The Global Poverty Project CEO responds to critiques of the Live Below the Line campaign.

The following is a response to "What Do "Pretend to Be Poor" Experiments Really Teach Us?"

Earlier this week, Cord Jefferson criticized the Global Poverty Project’s Live Below the Line campaign. Having just completed the challenge, I agree that it is ridiculous to claim that cutting down your food budget for a week can replicate the experience of 1.4 billion people living in extreme poverty. I can confirm that a $1.50-a-day diet, while modest by my usual standards, is a very manageable sacrifice. It is certainly far removed from what I can only imagine is the grinding and thankless day-to-day reality for the world's poor.

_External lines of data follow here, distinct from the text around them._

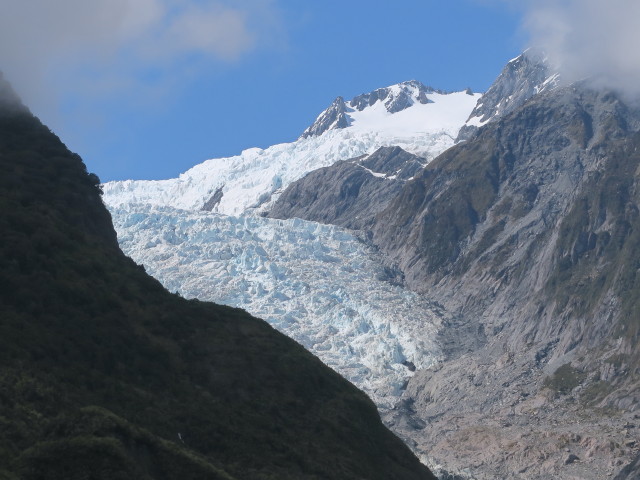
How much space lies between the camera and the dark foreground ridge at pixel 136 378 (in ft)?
163

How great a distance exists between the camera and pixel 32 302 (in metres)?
64.7

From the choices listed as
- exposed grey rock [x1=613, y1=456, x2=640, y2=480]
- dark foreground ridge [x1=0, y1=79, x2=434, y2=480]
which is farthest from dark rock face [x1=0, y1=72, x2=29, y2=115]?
exposed grey rock [x1=613, y1=456, x2=640, y2=480]

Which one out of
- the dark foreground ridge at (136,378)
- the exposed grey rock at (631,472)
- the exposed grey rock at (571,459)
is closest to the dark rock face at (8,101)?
the dark foreground ridge at (136,378)

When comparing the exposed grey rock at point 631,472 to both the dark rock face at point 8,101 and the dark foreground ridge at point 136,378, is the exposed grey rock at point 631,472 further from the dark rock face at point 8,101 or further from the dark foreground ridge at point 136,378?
the dark rock face at point 8,101

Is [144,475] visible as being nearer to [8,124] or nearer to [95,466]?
[95,466]

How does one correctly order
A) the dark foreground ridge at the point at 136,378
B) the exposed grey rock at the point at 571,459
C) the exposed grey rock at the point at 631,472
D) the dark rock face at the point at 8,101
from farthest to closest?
the exposed grey rock at the point at 571,459 → the exposed grey rock at the point at 631,472 → the dark rock face at the point at 8,101 → the dark foreground ridge at the point at 136,378

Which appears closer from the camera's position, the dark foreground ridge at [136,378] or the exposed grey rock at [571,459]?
the dark foreground ridge at [136,378]


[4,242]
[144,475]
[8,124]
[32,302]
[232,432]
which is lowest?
[144,475]

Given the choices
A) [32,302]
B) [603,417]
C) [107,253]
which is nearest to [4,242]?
[32,302]

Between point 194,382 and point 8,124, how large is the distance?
32.4 m

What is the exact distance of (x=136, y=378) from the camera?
63.8 metres

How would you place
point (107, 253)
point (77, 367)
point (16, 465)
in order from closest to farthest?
1. point (16, 465)
2. point (77, 367)
3. point (107, 253)

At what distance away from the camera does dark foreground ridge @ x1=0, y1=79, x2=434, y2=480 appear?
1955 inches

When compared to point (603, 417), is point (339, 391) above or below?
below
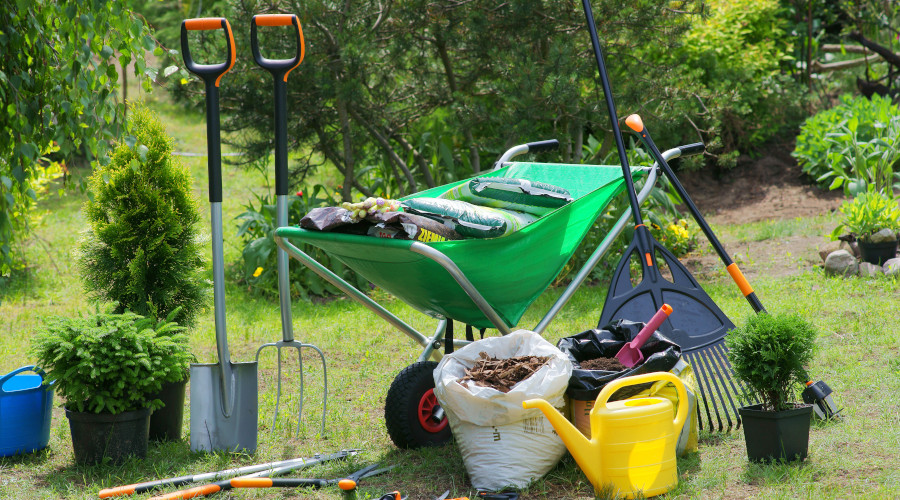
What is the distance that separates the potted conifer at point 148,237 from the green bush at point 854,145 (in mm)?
4367

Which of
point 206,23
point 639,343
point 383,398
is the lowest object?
point 383,398

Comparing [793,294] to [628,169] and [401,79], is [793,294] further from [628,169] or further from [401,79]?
[401,79]

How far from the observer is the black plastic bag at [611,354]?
242 centimetres

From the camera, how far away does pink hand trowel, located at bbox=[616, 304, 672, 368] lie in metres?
2.49

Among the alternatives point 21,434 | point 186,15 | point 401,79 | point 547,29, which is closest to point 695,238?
point 547,29

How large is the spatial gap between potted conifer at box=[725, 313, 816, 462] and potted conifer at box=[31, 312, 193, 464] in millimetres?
1858

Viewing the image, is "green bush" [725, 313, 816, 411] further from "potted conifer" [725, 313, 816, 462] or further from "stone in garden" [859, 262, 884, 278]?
"stone in garden" [859, 262, 884, 278]

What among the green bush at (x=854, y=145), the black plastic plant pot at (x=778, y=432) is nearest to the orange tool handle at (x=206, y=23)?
the black plastic plant pot at (x=778, y=432)

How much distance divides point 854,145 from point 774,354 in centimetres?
394

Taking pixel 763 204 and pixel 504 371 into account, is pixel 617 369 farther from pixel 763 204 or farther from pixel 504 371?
pixel 763 204

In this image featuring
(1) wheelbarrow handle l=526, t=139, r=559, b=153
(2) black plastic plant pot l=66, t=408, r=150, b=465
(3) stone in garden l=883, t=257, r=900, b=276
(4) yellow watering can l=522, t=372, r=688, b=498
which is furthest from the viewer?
(3) stone in garden l=883, t=257, r=900, b=276

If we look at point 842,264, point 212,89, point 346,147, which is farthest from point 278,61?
point 842,264

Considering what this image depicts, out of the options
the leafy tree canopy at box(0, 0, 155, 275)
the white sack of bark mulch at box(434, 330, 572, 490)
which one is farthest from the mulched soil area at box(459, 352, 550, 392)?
the leafy tree canopy at box(0, 0, 155, 275)

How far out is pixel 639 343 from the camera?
256 centimetres
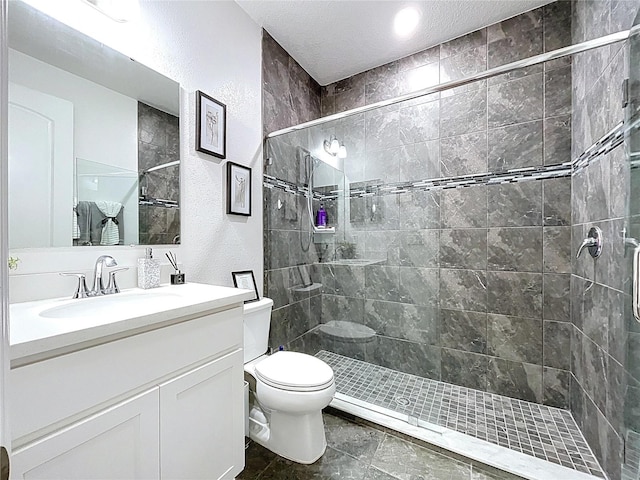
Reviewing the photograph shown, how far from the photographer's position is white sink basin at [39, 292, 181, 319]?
3.11 ft

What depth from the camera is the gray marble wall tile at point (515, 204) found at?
194 cm

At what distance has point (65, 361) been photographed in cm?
68

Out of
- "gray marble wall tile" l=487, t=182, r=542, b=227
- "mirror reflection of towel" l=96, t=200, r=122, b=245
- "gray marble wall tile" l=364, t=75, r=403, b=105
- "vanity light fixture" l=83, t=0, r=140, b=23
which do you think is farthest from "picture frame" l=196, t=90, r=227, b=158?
"gray marble wall tile" l=487, t=182, r=542, b=227

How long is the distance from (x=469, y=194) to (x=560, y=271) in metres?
0.74

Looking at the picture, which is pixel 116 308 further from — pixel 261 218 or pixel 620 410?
pixel 620 410

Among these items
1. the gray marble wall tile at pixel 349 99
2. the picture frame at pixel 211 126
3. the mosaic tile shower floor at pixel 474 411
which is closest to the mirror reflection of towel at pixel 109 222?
the picture frame at pixel 211 126

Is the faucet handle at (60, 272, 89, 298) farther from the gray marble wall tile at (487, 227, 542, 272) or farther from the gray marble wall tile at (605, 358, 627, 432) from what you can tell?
the gray marble wall tile at (487, 227, 542, 272)

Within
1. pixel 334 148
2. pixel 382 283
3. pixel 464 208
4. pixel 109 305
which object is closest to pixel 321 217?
pixel 334 148

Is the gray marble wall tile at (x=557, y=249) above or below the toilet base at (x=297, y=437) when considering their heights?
above

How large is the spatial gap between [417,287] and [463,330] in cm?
49

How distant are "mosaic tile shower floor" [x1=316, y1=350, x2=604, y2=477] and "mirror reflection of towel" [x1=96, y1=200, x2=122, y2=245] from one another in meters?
1.60

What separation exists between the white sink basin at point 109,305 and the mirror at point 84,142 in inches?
9.7

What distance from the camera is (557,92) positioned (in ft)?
6.19

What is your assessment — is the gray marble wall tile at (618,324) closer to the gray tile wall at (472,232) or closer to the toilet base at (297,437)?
the gray tile wall at (472,232)
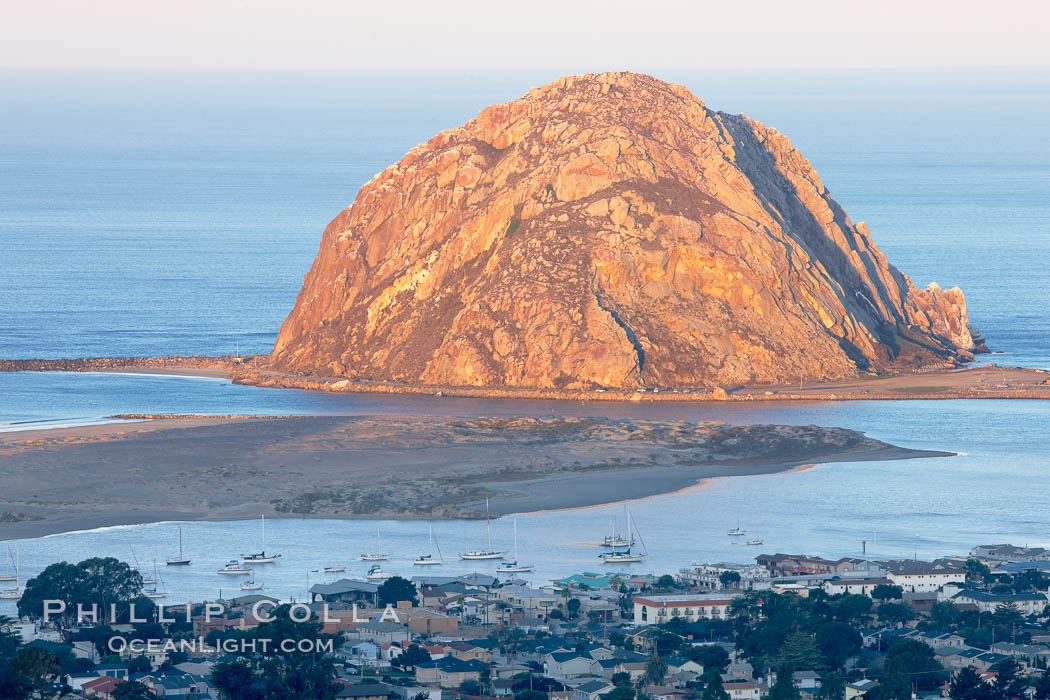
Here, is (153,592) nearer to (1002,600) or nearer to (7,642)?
(7,642)

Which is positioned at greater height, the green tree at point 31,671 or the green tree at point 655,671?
the green tree at point 31,671

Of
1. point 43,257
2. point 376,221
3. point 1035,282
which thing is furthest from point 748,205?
point 43,257

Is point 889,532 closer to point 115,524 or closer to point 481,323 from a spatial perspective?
Result: point 115,524

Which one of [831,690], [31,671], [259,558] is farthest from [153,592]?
[831,690]

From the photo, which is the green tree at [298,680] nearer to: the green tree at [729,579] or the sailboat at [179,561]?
the green tree at [729,579]

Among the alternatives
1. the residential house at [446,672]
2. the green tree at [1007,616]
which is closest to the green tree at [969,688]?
the green tree at [1007,616]

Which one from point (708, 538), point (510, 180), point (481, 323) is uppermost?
point (510, 180)
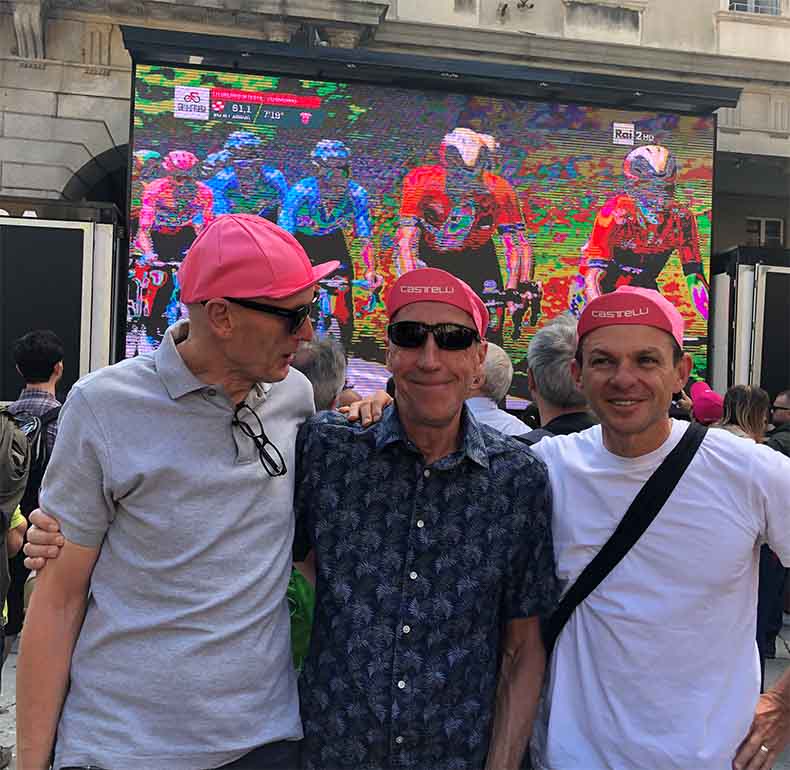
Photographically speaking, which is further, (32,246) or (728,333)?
(728,333)

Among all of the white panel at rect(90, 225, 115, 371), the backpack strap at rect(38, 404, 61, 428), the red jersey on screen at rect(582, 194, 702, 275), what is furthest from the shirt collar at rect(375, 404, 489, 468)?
the red jersey on screen at rect(582, 194, 702, 275)

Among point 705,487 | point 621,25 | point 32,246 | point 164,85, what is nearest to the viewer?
point 705,487

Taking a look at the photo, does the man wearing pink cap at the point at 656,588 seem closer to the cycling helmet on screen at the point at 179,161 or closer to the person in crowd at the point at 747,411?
the person in crowd at the point at 747,411

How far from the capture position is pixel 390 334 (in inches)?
86.7

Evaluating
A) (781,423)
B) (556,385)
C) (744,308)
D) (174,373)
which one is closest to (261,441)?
(174,373)

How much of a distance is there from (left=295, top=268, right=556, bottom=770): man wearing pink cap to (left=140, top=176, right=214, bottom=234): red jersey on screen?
7056 millimetres

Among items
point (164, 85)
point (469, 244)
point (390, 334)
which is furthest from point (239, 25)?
point (390, 334)

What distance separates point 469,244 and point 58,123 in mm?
6388

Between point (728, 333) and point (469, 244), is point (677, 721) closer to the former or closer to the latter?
point (469, 244)

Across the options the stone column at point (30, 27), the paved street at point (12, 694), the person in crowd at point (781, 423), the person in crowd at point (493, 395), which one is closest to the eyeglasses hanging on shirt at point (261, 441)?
the person in crowd at point (493, 395)

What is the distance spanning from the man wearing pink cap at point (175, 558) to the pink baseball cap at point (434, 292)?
258 mm

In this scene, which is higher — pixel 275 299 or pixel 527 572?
pixel 275 299

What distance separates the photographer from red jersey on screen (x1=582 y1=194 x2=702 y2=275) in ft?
32.6

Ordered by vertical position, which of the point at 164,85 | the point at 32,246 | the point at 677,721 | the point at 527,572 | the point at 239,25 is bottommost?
the point at 677,721
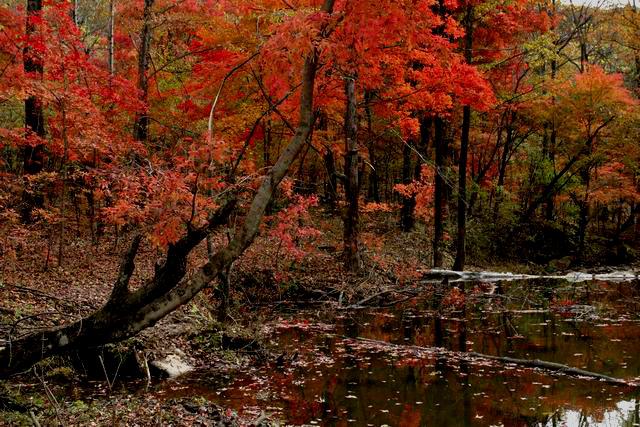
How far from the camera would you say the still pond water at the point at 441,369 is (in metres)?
7.47

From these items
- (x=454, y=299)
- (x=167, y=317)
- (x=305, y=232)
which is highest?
(x=305, y=232)

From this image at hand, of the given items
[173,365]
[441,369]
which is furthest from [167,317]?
[441,369]

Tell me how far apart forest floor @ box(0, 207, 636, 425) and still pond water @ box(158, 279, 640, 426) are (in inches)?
30.5

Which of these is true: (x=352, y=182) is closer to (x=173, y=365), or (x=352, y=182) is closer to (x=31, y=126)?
(x=173, y=365)

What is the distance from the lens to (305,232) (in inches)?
644

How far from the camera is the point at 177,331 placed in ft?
36.3

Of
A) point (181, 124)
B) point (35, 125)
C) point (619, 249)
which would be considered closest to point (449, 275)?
point (181, 124)

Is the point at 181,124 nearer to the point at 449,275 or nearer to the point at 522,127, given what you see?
the point at 449,275

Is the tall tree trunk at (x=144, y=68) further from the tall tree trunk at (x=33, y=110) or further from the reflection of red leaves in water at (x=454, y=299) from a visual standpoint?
the reflection of red leaves in water at (x=454, y=299)

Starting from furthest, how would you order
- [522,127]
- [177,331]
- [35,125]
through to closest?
[522,127] < [35,125] < [177,331]

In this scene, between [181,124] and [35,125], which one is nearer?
[35,125]

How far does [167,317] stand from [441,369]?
19.7 ft

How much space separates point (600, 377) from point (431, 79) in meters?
11.8

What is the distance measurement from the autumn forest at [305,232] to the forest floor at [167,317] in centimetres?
7
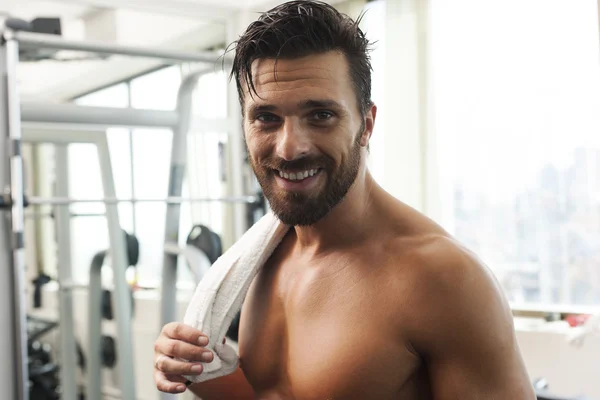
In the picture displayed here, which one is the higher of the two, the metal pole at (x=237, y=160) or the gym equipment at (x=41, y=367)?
the metal pole at (x=237, y=160)

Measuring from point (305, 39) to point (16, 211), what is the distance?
1.15 metres

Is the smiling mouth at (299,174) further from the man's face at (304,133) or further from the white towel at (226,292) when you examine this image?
the white towel at (226,292)

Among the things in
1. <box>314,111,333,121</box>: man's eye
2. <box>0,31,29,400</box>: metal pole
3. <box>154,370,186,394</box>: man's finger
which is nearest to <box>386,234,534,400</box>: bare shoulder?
<box>314,111,333,121</box>: man's eye

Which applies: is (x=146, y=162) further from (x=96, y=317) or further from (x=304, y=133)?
(x=304, y=133)

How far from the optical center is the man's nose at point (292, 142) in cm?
97

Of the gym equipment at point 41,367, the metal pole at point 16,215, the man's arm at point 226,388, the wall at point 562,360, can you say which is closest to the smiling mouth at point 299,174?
the man's arm at point 226,388

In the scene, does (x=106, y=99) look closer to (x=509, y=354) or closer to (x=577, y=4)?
(x=577, y=4)

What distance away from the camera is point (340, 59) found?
3.39 feet

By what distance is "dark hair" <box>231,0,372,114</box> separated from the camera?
1014 mm

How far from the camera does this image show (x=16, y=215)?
1.79 meters

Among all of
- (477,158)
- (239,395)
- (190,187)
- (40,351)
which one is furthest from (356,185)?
(40,351)

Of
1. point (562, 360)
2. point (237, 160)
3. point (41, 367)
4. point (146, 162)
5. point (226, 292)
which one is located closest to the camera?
point (226, 292)

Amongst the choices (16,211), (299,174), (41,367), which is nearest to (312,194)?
(299,174)

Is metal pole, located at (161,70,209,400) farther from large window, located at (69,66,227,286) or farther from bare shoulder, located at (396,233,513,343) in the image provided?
bare shoulder, located at (396,233,513,343)
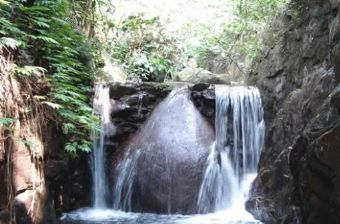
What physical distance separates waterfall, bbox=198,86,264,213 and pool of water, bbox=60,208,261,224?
319 millimetres

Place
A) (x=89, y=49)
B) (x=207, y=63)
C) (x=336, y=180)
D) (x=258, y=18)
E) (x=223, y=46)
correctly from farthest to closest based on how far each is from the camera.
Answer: (x=207, y=63), (x=223, y=46), (x=258, y=18), (x=89, y=49), (x=336, y=180)

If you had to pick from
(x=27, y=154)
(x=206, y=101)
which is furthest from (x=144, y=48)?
(x=27, y=154)

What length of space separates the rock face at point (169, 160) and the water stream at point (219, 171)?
7 centimetres

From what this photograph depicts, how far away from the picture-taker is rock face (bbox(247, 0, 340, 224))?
4156 millimetres

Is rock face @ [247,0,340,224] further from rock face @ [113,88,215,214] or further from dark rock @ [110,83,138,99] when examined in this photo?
dark rock @ [110,83,138,99]

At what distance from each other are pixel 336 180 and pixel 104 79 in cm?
636

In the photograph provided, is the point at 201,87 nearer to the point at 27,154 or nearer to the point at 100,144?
the point at 100,144

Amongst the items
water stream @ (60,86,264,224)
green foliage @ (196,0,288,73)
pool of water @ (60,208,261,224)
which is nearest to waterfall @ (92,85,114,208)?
water stream @ (60,86,264,224)

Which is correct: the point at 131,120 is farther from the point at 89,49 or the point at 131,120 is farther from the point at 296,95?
the point at 296,95

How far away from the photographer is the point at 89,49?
7695 mm

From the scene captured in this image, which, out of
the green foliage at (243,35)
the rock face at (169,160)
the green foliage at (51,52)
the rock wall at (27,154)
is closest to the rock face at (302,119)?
the rock face at (169,160)

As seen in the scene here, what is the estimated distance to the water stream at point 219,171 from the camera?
679cm

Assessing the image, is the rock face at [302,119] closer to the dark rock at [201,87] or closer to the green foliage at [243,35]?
the dark rock at [201,87]

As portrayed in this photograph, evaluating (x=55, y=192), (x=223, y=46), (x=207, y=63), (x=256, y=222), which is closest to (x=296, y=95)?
(x=256, y=222)
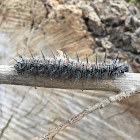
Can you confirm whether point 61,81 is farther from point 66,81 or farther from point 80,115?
point 80,115

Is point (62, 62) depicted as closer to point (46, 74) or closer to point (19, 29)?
point (46, 74)

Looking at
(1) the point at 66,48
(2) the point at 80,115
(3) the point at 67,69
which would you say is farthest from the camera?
(1) the point at 66,48

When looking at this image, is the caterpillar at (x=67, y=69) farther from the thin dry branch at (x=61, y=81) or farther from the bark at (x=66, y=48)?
the bark at (x=66, y=48)

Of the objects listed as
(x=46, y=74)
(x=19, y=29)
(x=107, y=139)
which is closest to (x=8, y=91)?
(x=19, y=29)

However, the Global Poverty Project does not claim, and has never claimed, to reproduce the experience of living in poverty, except in a symbolic way. If we had, we would have deserved every bit of the cynicism directed our way and then some.

Jefferson called Live Below the Line a "pretend to be poor experiment," the first indicator that he may be missing the point. Firstly, no one is being asked to pretend to be poor. In fact, the effect of living below the line for a week is to make us realize how rich—and lucky—we actually are. Live Below the Line aims to shed light on the poverty of others, not mimic it ourselves.

Secondly, Live Below the Line is not an experiment but a demonstration. Like any advocacy organization, our mission is to build a case for change, partly by highlighting the injustices we aim to correct. We don’t apologize for using symbolic action as a means to achieve this. In fact, what is the alternative? History shows that all protest movements rely on symbols—boycotts, strikes, sit-ins, flags, songs—because if we had the power to change policy immediately, then we wouldn't need to protest. Symbolic action on whatever scale, from the Montgomery Bus Boycott to wearing a simple wristband, is designed to disrupt complacency and force people to think.

Live Below the Line is an effective way to get our message through the static. New audiences are being reached because thousands of supporters take the campaign's message to their network of friends, family, classmates, and co-workers. By personalizing the issue a little, we can make it relevant and memorable. Celebrities like Hugh Jackman have also supported the campaign, bringing the message to millions of new eyes and ears.

We live in a world that could fix the problem of extreme poverty—not overnight, but sooner than most people realize. The global community, through the Millennium Development Goals, has even laid out a realistic plan to make it happen within a generation. Of course no one believes it will be easy. It will take courage and vigilance. At the Global Poverty Project, we won't stop thinking of new and different ways to keep current and future supporters informed and energized for the battles ahead.